ASSIGNMENT:
Answer these questions using the book review below.
1. How many pages does the reviewed book have?
2. Which two political leaders does Glees exculpate?
3. According to the review, why did British intelligence lack information about real conditions?

DOCUMENT EXTRACT:

*** Begin section ***

Anthony Glees: “The Secrets of the Service” – Safeguarding Liberties

Anthony Glees: The Secrets of the Service. A Story of Soviet Subversion of Western Intelligence.  New York: Carroll & Graf, 1987.  447 pp. Ill.

            In the early chapters of Secrets of the Service, Anthony Glees writes like a fussy professor delivering a lecture to elementary level students.  Pedantically laying out his evidence step by step, he is so determined to be even-handed that the results can be maddening.  Every claim that Soviet subversion did real damage seems to be followed by “Yet on the other hand…” The pace is rather plodding.

            As the book progresses, though, he proves to be less even-handed than at first sight.  Glees sketches out opposing points of view regarding responsibility for intelligence failures, but is hardly agnostic on the matter – he lays the blame squarely with the British intel community, in part because they were simply blind, in part because they willfully avoided their gaze, and in part because they were subverted.  

            In pinning responsibility on them, Glees exculpates Churchill and Eden, saying they underestimated Stalin because of poor intelligence as to his real intentions whereas he was perfectly knowledgeable about theirs.  British intel misled the political elite by giving them an incomplete or overly rosy a view of the Soviet dictator.  This was because they lacked information about real conditions – they simply had too few agents on the ground who could provide it.  

            “British policy was, therefore, not based on the cynical appeasement of the Soviet Union, but on the honest, though ignorant, attempt to work together with it.” (pg. 58)   And after all, what could Churchill have done differently, even if he had been better informed?  Not much, according to Glees.

*** End section ***

DATA SECTION:

*** Begin section ***

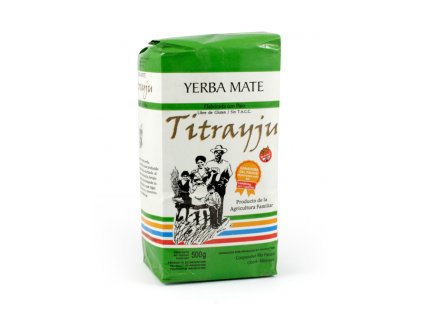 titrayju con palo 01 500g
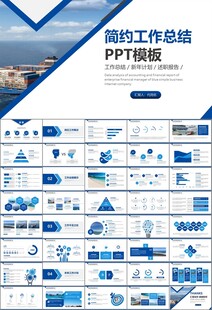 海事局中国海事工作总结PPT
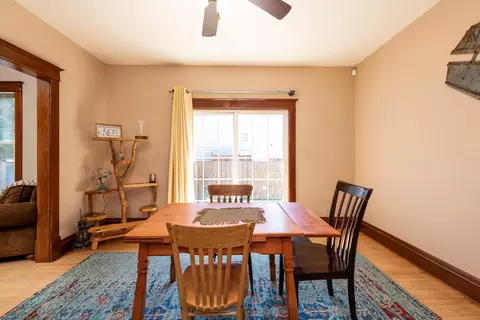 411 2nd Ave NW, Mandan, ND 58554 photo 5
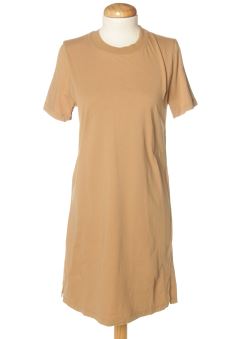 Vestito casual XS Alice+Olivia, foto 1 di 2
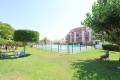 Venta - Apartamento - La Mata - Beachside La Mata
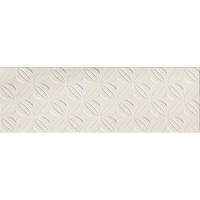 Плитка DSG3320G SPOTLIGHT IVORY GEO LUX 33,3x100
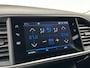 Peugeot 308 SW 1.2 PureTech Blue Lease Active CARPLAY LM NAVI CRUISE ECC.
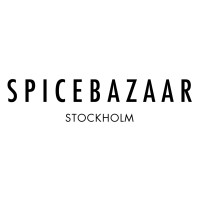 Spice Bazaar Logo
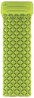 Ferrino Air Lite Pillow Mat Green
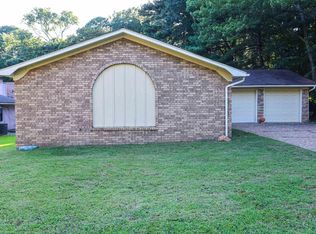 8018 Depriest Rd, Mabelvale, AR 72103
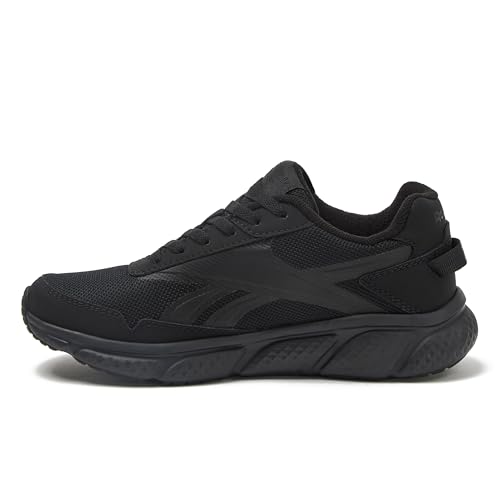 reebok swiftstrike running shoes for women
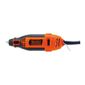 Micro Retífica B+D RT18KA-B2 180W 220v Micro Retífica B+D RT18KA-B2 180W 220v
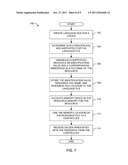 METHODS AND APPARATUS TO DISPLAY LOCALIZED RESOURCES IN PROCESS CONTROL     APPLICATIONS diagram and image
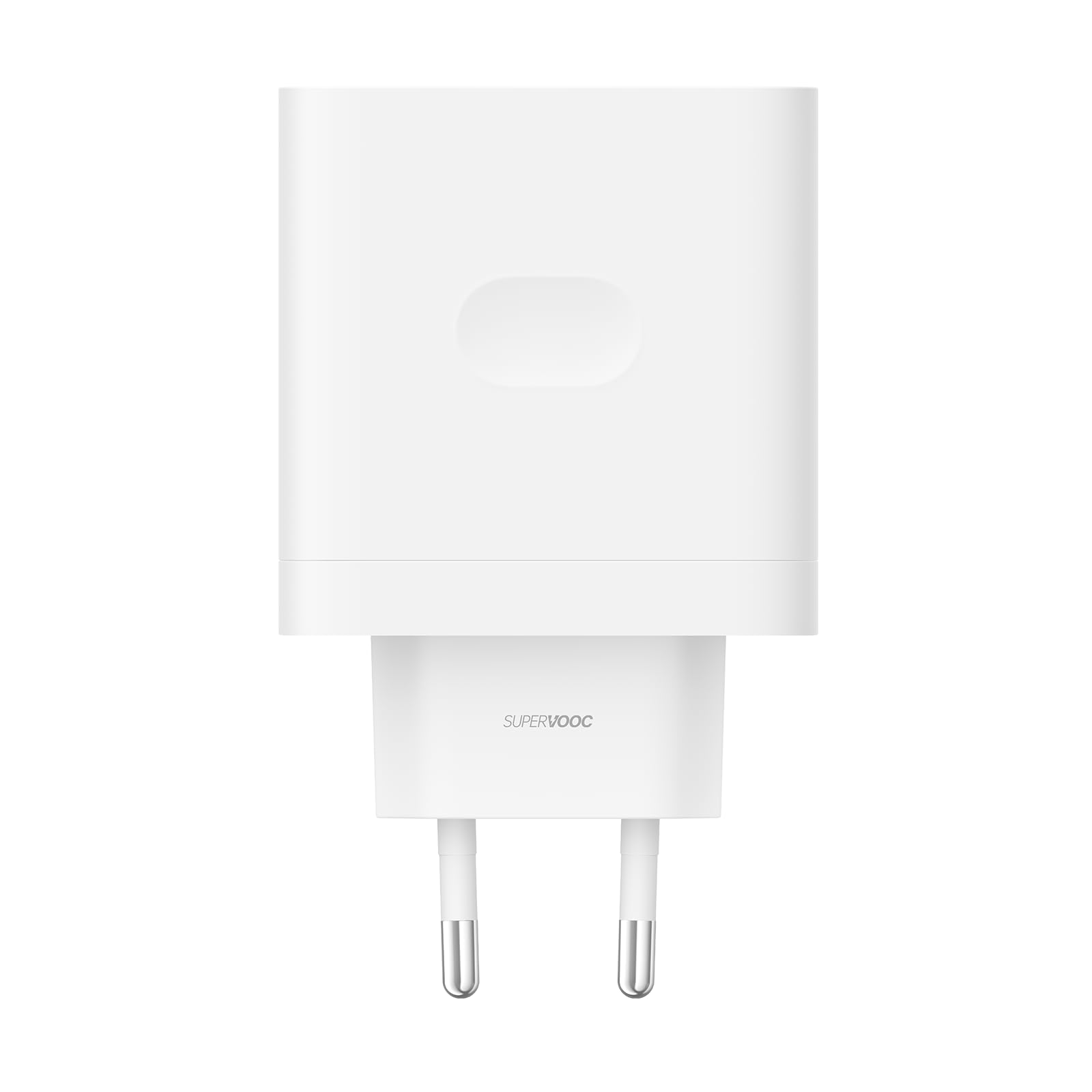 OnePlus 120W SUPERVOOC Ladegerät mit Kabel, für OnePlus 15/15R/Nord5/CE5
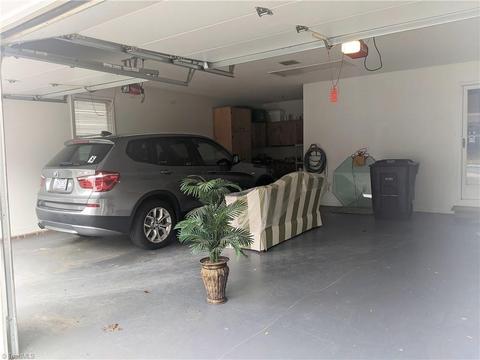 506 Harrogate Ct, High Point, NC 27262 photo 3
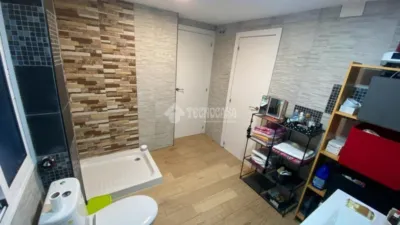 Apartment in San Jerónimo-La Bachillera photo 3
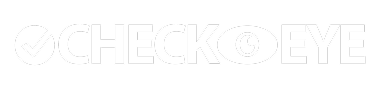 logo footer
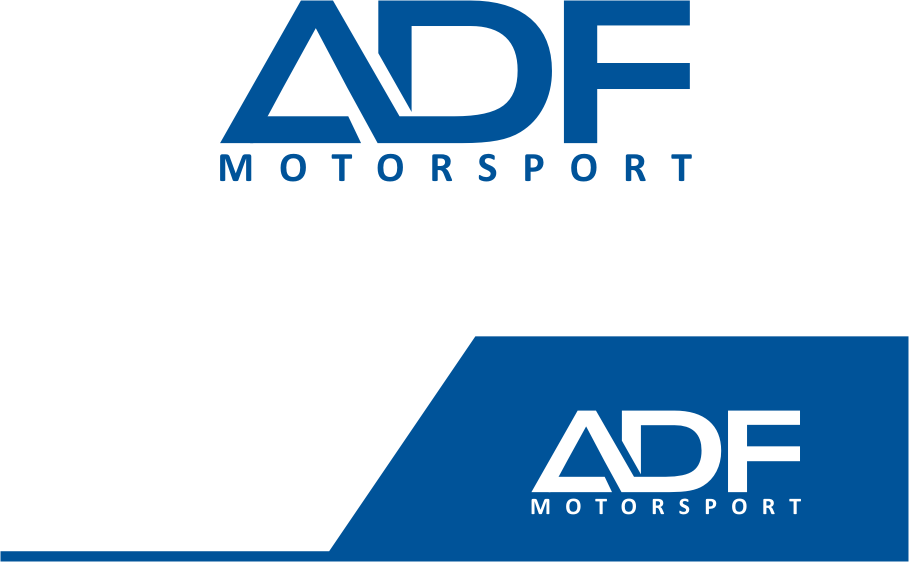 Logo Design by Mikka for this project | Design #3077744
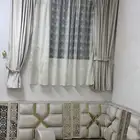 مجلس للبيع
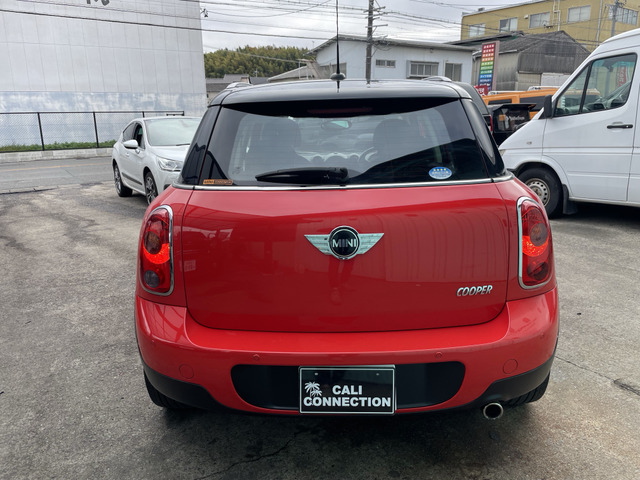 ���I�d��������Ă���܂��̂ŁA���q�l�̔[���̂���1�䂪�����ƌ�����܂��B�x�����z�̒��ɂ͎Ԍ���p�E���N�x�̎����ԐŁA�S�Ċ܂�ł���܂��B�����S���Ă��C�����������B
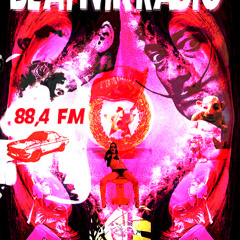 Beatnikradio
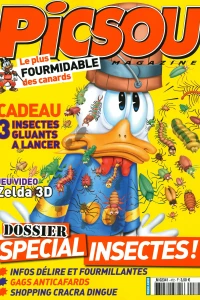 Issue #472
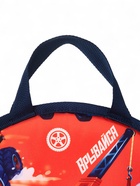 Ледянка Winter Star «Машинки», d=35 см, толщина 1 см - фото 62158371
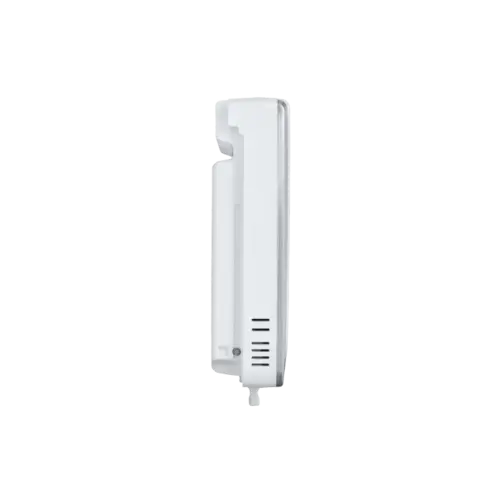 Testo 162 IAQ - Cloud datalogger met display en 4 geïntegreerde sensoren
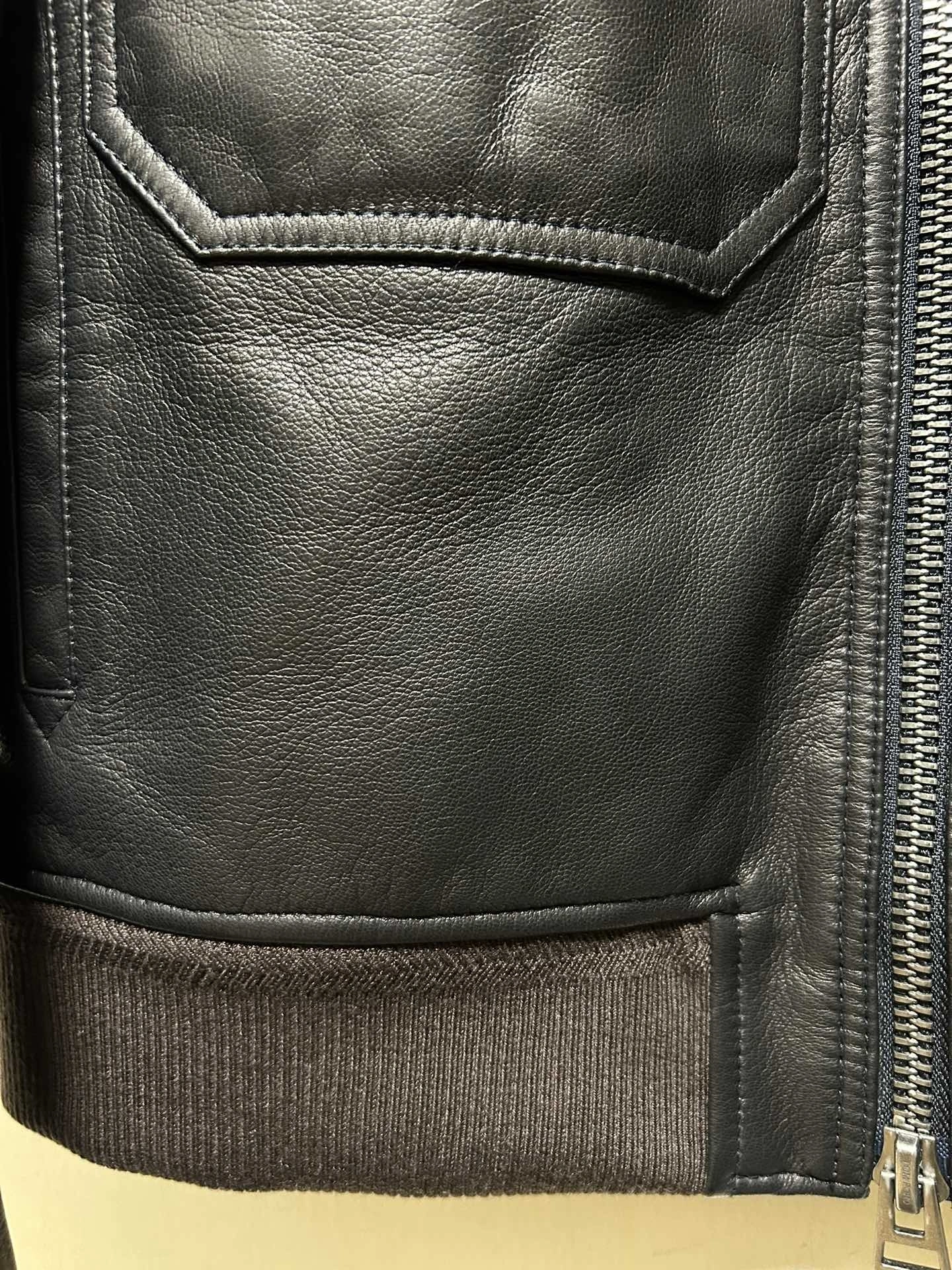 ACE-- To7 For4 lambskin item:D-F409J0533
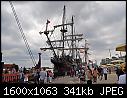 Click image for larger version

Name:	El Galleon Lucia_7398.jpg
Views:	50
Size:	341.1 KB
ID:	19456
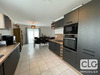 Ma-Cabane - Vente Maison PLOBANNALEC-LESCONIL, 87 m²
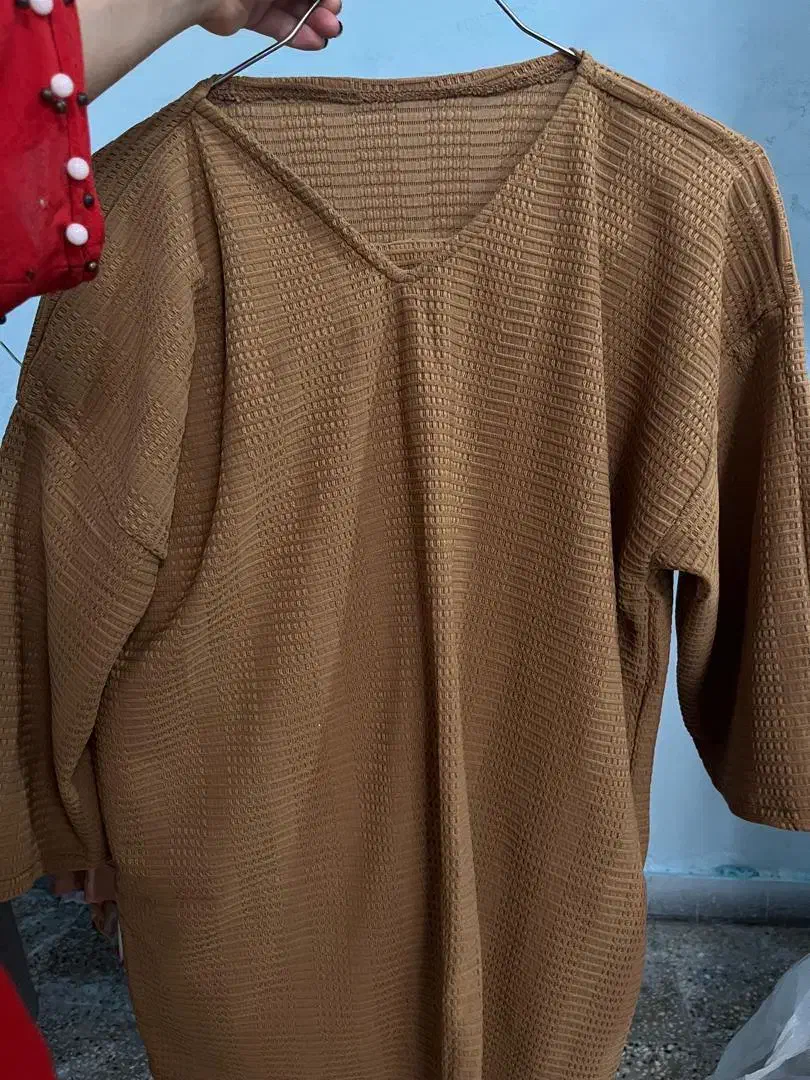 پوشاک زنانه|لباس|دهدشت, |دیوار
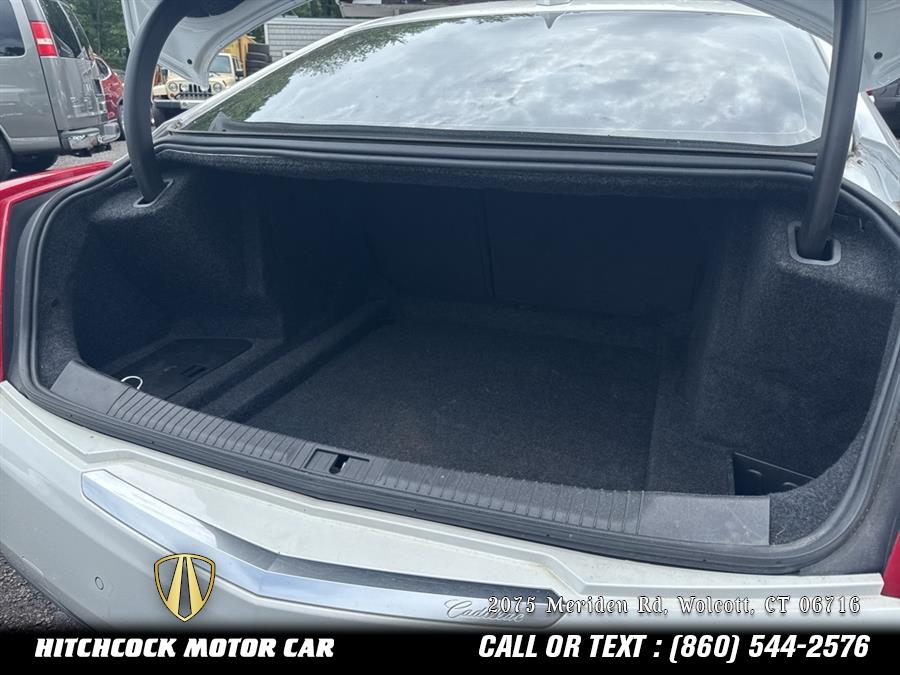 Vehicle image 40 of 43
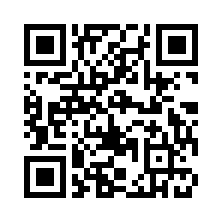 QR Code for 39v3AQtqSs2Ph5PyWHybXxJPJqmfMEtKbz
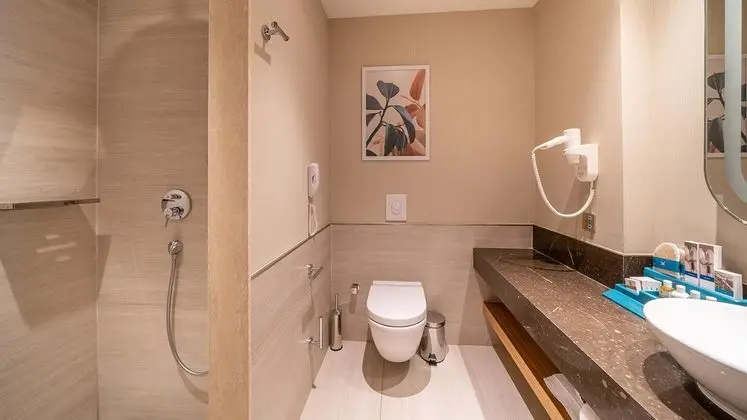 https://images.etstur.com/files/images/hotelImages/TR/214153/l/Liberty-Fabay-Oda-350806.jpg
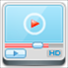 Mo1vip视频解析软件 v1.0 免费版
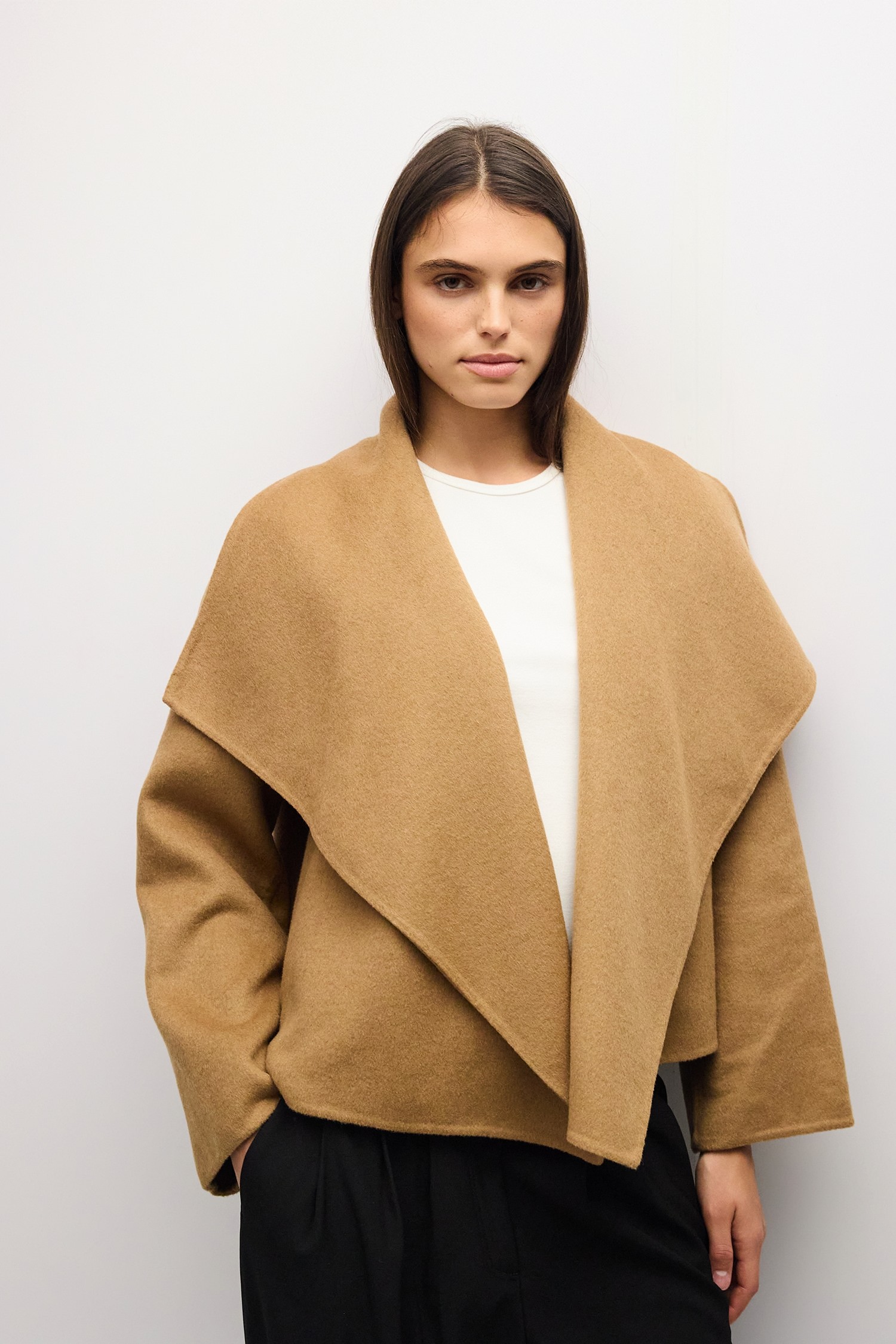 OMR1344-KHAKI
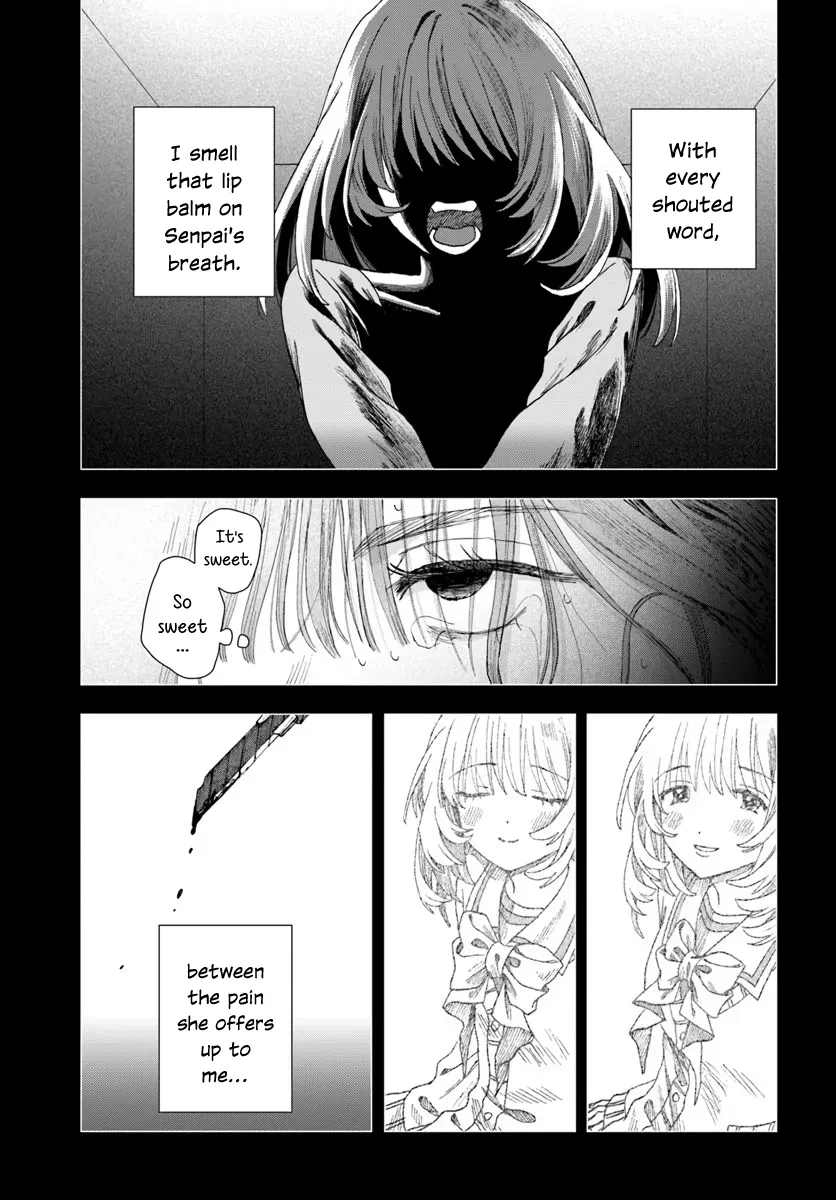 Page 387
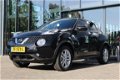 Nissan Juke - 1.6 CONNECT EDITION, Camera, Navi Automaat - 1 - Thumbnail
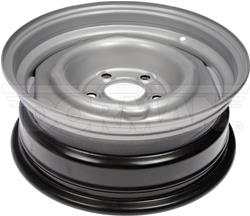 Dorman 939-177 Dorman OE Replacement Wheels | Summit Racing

*** End section ***

WRITTEN SOLUTION:
1. 447 pages.
2. Churchill and Eden.
3. They had too few agents on the ground who could provide it.